Start of DOCUMENT SEGMENT
Multi-Core Aligned Tiling

Overview

To implement multi-core parallelism for higher efficiency, matrix data needs to be tiled and allocated across cores for processing. There are two main tiling policies: K-axis tiling and non-K-axis tiling.

The policies for tiling only the M and N axes but not the K axis are as follows:

  • Matrix A is tiled into multiple tiles of singleCoreM along the M axis. A single core processes singleCoreM × K data.
  • Matrix B is tiled into multiple tiles of singleCoreN along the N axis. A single core processes K × singleCoreN data.
  • For matrix C, matrix A with the size of singleCoreM × K is multiplied by matrix B with the size of K × singleCoreN to obtain matrix C with the size of singleCoreM × singleCoreN, the size of matrix C output on a single core.

As shown in the following figure, eight cores participate in the computation. Matrix A is tiled into four blocks along the M axis, and matrix B is tiled into two blocks along the N axis. A single core processes one block only (for example, the green part in the figure is the data computed on core5). The matrix A block with the size of singleCoreM × K is multiplied by the matrix B block with the size of singleCoreN × K to obtain the matrix C block with the size of singleCoreM × singleCoreN.

The following figure shows the strategies of tiling the M, N, and K axes.
End of DOCUMENT SEGMENT
• _EXERCISE OBJECTIVE_: Resume the multi-core tiling text after its last sentence, covering the strategy that tiles the K axis as well.
Start of LISTED ENTRIES
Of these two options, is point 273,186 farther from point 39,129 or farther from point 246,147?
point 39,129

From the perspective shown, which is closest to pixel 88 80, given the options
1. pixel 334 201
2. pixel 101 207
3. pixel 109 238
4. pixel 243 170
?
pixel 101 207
End of LISTED ENTRIES
• _THE REPLY_:
  • Matrix A is tiled into multiple tiles of singleCoreM along the M axis and multiple tiles of singleCoreK along the K axis. A single core processes data of the size of singleCoreM × singleCoreK.
  • Matrix B is tiled into multiple tiles of singleCoreK along the K axis and into multiple tiles of singleCoreN along the N axis. A single core processes data of the size of singleCoreK × singleCoreN.
  • For matrix C, matrix A with the size of singleCoreM × singleCoreK is multiplied by matrix B with the size of singleCoreK × singleCoreN, and accumulation is performed to obtain matrix C blocks with the size of singleCoreM × singleCoreN.

As shown in the following figure, matrix R blocks in matrix C are obtained by accumulating A1 × B1 + A2 × B2 + A3 × B3, where A1 × B1, A2 × B2, and A3 × B3 can be computed in parallel on multiple cores.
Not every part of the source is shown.